* [SUPPLIED DATA]
· · · · ·

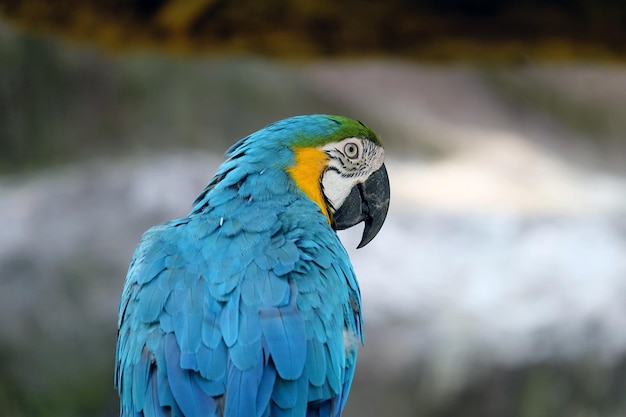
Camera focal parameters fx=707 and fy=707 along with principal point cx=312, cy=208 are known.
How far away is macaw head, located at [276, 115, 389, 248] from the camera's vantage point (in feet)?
5.00

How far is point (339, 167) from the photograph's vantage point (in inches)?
62.0

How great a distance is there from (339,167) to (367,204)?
14cm

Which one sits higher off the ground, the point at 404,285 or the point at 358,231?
the point at 358,231

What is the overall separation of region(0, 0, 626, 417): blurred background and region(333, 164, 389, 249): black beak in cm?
125

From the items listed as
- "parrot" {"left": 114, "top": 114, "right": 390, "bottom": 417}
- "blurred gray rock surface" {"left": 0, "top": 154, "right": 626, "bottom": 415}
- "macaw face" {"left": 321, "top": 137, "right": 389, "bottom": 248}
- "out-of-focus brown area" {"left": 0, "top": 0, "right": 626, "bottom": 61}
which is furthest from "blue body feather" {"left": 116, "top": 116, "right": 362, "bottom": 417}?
"blurred gray rock surface" {"left": 0, "top": 154, "right": 626, "bottom": 415}

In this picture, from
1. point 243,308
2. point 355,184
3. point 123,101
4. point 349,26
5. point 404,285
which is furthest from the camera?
point 123,101

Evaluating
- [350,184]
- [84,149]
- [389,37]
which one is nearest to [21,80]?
[84,149]

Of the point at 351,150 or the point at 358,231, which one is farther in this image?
the point at 358,231

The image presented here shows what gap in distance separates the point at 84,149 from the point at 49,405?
4.63ft

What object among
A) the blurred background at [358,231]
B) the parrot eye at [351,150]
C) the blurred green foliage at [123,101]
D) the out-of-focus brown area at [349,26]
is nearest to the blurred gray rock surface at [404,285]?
the blurred background at [358,231]

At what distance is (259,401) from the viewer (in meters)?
1.18

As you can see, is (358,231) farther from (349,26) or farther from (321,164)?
(321,164)

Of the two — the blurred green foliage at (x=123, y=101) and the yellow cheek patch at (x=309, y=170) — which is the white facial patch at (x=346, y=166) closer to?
the yellow cheek patch at (x=309, y=170)

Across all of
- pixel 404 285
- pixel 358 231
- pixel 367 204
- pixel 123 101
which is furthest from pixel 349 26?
pixel 123 101
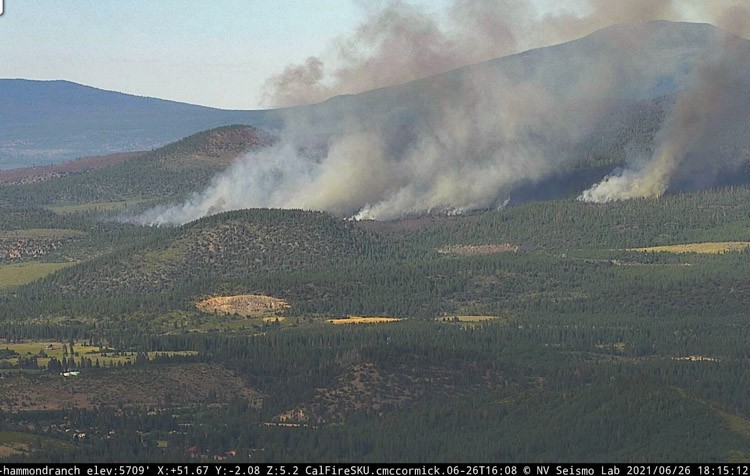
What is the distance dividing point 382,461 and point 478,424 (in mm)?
17604

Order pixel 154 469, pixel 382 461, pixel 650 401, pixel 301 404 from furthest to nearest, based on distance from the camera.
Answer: pixel 301 404 < pixel 650 401 < pixel 382 461 < pixel 154 469

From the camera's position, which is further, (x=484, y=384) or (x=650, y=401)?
(x=484, y=384)

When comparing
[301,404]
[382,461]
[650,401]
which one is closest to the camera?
[382,461]

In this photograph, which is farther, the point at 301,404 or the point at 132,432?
the point at 301,404

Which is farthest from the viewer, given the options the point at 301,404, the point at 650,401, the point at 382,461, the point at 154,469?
the point at 301,404

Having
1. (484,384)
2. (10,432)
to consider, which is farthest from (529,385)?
(10,432)

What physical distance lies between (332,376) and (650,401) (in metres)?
37.2

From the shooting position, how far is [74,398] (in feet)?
627

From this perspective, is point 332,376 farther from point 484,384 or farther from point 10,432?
point 10,432

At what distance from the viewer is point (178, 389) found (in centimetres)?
19538

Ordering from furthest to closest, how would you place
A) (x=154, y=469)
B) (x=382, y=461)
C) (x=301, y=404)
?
(x=301, y=404), (x=382, y=461), (x=154, y=469)

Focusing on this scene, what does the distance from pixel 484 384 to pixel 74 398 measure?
35078 millimetres

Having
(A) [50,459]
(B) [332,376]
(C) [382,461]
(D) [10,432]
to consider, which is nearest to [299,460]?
(C) [382,461]

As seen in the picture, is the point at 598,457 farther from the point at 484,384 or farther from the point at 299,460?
the point at 484,384
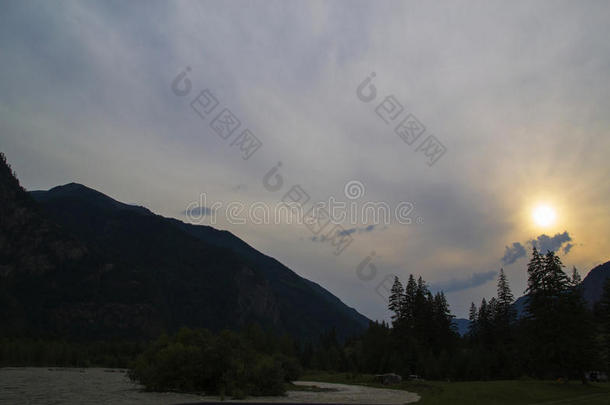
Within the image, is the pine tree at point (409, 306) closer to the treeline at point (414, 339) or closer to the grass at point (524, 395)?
the treeline at point (414, 339)

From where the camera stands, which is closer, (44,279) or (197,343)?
(197,343)

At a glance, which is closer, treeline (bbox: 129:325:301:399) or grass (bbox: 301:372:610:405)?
grass (bbox: 301:372:610:405)

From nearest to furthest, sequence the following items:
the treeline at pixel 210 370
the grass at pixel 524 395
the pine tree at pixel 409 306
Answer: the grass at pixel 524 395 → the treeline at pixel 210 370 → the pine tree at pixel 409 306

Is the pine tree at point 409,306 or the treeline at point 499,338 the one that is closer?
the treeline at point 499,338

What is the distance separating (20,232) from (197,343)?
189m

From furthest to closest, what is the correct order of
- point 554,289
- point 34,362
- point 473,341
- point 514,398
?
point 34,362 → point 473,341 → point 554,289 → point 514,398

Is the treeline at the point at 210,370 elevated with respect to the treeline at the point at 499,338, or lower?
lower

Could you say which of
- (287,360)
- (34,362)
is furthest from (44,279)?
(287,360)

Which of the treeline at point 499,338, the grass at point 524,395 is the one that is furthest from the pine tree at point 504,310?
the grass at point 524,395

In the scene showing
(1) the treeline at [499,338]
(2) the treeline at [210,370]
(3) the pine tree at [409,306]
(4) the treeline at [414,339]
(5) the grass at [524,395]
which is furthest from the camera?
(3) the pine tree at [409,306]

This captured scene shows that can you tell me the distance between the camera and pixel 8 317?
518ft

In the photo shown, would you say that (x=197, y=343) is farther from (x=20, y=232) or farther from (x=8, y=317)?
(x=20, y=232)

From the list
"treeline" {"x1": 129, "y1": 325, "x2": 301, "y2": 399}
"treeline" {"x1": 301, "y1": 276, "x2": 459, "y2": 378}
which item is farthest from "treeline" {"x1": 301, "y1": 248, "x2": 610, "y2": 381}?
"treeline" {"x1": 129, "y1": 325, "x2": 301, "y2": 399}

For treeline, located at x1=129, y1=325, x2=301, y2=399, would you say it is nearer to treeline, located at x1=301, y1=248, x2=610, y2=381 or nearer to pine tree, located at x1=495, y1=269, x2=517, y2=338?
treeline, located at x1=301, y1=248, x2=610, y2=381
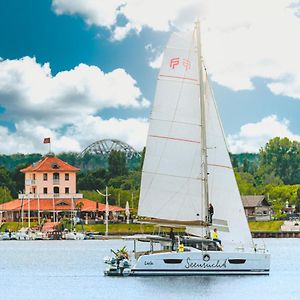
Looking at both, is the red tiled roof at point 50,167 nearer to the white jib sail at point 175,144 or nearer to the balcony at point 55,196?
the balcony at point 55,196

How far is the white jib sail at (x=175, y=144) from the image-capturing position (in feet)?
175

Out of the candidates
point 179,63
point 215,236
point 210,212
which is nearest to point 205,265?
point 215,236

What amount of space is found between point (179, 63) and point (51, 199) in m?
118

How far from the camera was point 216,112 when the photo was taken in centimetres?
5441

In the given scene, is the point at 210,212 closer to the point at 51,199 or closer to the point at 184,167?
the point at 184,167

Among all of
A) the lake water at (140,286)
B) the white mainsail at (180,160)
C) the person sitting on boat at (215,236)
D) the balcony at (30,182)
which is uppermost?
the balcony at (30,182)

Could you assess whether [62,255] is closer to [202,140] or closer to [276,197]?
[202,140]

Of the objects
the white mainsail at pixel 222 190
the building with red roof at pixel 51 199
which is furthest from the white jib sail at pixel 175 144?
the building with red roof at pixel 51 199

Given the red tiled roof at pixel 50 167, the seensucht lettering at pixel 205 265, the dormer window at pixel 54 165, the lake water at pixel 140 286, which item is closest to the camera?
the lake water at pixel 140 286

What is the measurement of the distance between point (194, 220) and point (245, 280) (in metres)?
4.31

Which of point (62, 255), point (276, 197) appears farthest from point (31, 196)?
point (62, 255)

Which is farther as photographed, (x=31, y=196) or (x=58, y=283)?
(x=31, y=196)

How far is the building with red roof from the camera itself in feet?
527

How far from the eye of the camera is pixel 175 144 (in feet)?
175
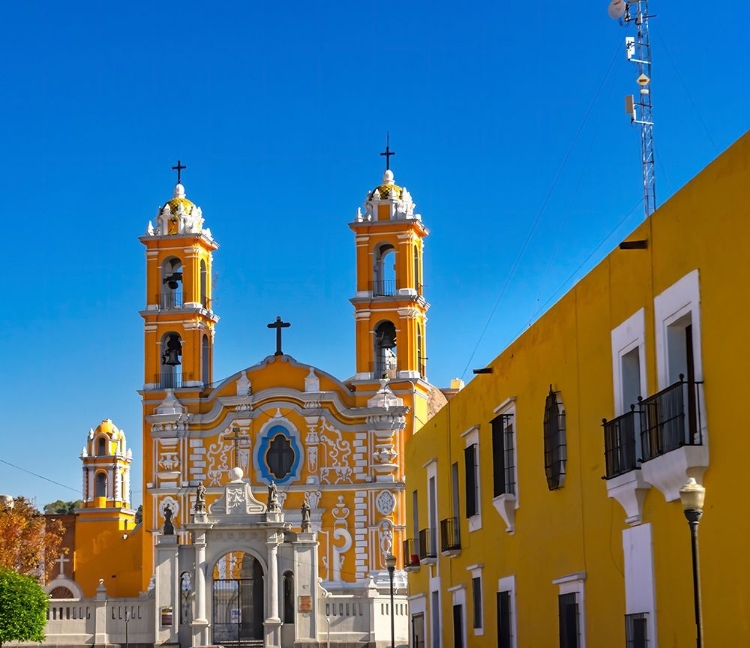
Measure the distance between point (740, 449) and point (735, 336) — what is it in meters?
0.94

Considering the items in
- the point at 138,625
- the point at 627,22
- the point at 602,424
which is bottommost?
the point at 138,625

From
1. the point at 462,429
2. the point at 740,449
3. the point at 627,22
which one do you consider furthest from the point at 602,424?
the point at 462,429

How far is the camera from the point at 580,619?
56.5 ft

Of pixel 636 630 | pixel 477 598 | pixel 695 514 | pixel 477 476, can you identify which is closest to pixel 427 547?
pixel 477 598

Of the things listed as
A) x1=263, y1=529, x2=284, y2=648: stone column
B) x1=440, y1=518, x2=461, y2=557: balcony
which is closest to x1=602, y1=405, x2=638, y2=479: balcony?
x1=440, y1=518, x2=461, y2=557: balcony

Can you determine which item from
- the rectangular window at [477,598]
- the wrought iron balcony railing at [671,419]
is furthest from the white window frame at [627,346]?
the rectangular window at [477,598]

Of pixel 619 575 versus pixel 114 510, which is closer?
pixel 619 575

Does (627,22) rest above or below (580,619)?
above

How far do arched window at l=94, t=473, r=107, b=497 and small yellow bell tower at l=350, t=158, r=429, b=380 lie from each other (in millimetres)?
17169

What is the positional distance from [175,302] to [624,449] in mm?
39353

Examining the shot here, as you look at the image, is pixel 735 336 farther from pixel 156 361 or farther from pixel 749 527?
pixel 156 361

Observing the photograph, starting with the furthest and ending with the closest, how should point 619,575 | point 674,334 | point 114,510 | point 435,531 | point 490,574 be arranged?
1. point 114,510
2. point 435,531
3. point 490,574
4. point 619,575
5. point 674,334

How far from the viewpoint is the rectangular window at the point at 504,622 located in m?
21.0

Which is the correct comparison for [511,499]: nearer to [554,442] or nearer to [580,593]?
[554,442]
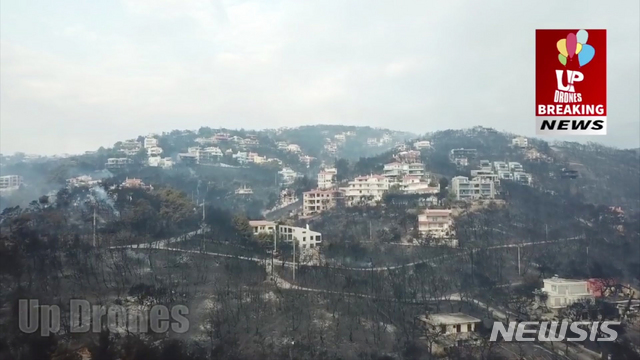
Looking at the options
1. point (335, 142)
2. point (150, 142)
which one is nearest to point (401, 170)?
point (335, 142)

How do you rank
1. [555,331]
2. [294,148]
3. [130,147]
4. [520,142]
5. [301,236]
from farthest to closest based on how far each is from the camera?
[294,148] < [520,142] < [130,147] < [301,236] < [555,331]

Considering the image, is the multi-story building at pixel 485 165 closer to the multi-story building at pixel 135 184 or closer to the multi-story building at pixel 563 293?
the multi-story building at pixel 563 293

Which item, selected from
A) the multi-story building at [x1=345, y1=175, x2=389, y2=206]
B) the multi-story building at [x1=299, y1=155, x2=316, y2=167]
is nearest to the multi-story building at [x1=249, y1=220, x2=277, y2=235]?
the multi-story building at [x1=345, y1=175, x2=389, y2=206]

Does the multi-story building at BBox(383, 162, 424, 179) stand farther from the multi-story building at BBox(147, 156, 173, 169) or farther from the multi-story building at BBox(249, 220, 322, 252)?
the multi-story building at BBox(147, 156, 173, 169)

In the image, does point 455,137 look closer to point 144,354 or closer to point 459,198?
point 459,198

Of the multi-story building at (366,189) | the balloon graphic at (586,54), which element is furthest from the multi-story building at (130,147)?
the balloon graphic at (586,54)

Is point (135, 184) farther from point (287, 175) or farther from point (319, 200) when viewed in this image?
point (287, 175)

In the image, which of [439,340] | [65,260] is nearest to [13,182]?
[65,260]

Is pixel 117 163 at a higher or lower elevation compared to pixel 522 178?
higher
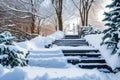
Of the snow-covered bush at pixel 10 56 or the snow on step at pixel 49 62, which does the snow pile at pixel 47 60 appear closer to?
the snow on step at pixel 49 62

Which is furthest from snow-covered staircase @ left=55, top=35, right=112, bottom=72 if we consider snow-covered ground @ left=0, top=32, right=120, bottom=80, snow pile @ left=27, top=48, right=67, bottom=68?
snow pile @ left=27, top=48, right=67, bottom=68

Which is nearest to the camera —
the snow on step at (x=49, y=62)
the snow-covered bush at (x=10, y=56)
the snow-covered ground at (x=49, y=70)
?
the snow-covered ground at (x=49, y=70)

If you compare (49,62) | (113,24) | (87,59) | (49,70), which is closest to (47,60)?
(49,62)

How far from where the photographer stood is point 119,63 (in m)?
7.82

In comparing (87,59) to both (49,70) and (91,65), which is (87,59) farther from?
(49,70)

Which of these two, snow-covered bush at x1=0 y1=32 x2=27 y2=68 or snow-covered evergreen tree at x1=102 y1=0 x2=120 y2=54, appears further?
snow-covered evergreen tree at x1=102 y1=0 x2=120 y2=54

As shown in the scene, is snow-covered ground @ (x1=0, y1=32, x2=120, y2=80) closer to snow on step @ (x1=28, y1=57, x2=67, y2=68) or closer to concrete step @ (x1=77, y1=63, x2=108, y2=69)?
snow on step @ (x1=28, y1=57, x2=67, y2=68)

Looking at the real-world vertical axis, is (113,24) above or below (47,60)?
above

· · · · ·

* [AIM OF THE EXERCISE] Reproduce verbatim, and only, the lines starting at the one that contains "Of the multi-story" and ending with the final line of the records; leave out the pictures.

* [RESULT OF THE EXERCISE]
Of the multi-story building at (366,189) | the balloon graphic at (586,54), which element is furthest from the multi-story building at (130,147)?
the balloon graphic at (586,54)

Is point (135, 184) farther from point (287, 175) or farther from point (319, 200) when viewed in this image?
point (287, 175)

In the image, which of [439,340] | [65,260] is nearest to [13,182]?
[65,260]

Is pixel 117 163 at a higher or lower elevation compared to pixel 522 178?
higher
Of the snow-covered bush at pixel 10 56 or the snow on step at pixel 49 62, which does the snow pile at pixel 47 60 appear closer to?
the snow on step at pixel 49 62

Which is furthest from snow-covered staircase @ left=55, top=35, right=112, bottom=72 if we consider snow-covered ground @ left=0, top=32, right=120, bottom=80, snow pile @ left=27, top=48, right=67, bottom=68?
snow pile @ left=27, top=48, right=67, bottom=68

Which is nearest to the camera —
the snow on step at (x=49, y=62)
the snow-covered bush at (x=10, y=56)
the snow-covered ground at (x=49, y=70)
?
the snow-covered ground at (x=49, y=70)

If you compare (49,62) | (113,24) | (87,59) | (49,70), which is closest to (47,60)?
(49,62)

How far from where the photographer stood is point 119,63 (in m)?
7.82

In comparing (87,59) to both (49,70) and (91,65), which is (87,59) farther from?
(49,70)

Which of these two, snow-covered bush at x1=0 y1=32 x2=27 y2=68 or snow-covered evergreen tree at x1=102 y1=0 x2=120 y2=54, appears further?
snow-covered evergreen tree at x1=102 y1=0 x2=120 y2=54

As shown in the scene, is snow-covered ground @ (x1=0, y1=32, x2=120, y2=80) closer to snow on step @ (x1=28, y1=57, x2=67, y2=68) or closer to concrete step @ (x1=77, y1=63, x2=108, y2=69)?
snow on step @ (x1=28, y1=57, x2=67, y2=68)

Looking at the real-world vertical axis, is (113,24) above or below (47,60)?
above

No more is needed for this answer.